Saturday, July 4, 2009


How many men and women have laid down their lives for you? How many people have given the ultimate gift, made the supreme sacrifice, so that you may enjoy your freedom? Many more than you might think, I guarantee. I am now and will always be eternally grateful for their bravery. We all should be. And we should all take time out of our harried, busy lives, to thank those around us who serve. Those who sign up to defend our country, knowing full well that their signature binds them to complete service. That their signature could mean deployment, battle, and yes, even death.

What I struggle with understanding are the deaths that didn't need to happen. That could have been prevented. That should have been prevented. The fights that we shouldn't have been in. The lives given for questionable reasons. For politically motivated battles, the ones never fully legitimized in the eyes of the world. There is a line, a time and place where most people can agree that war is the final determining answer. Attacks like the one on Pearl Harbor and the genocide of entire race of people - acts like this cross that line easily and clearly. But everything else leading up to that line is a gray area.

Some people will argue that it is inconsistent to say that one supports our troops and simultaneously question the motivations of their commanders. I wholeheartedly disagree. The soldiers are doing their job, doing as they are ordered. They deserve 100% of our support. They should be taken care of, financially, physically and mentally, upon their return. Their families deserve adequate support. They should not be forced into battle without proper equipment, not in a day and age where it exists. We need to train them not just to fight, but to be human when they come home. And if they need help, we need to help them. As a society, we need to do a better job, and we need to demand that our government does a better job.

It is abhorrent what happened to the men who returned from Vietnam.
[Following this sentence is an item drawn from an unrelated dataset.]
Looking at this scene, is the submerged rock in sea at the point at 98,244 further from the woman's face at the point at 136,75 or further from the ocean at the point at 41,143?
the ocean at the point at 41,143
Sent to fight, brought home to a life they no longer recognized. Many of them had lost the ability to live a normal life, and there was not enough help here for them to recover that ability. The statistics of homelessness in the veteran population are disturbing to say the least. And the health care is woefully inadequate. I fear that the men and women returning from the Middle East may face the same challenges. I hope that they don't have to. I hope we can do better for them.

Has our government always been prudent about sending troops to fight? I would argue that the answer is no. We hastily went after the wrong target, letting the one we really need to focus on escape us. And in doing so, we embroiled ourselves, our troops, in a war for the wrong reasons. And far too may of them have not come home. Men, women, sons, daughters, fathers, mothers, friends, all of them. Gone, but not forgotten.

I urge everyone to really think about that on this Independence Day. Think about what it takes for us to live the lives we are fortunate enough to have. Think about the choices, the sacrifices made to ensure that. And thank a soldier. Our freedom comes with a price.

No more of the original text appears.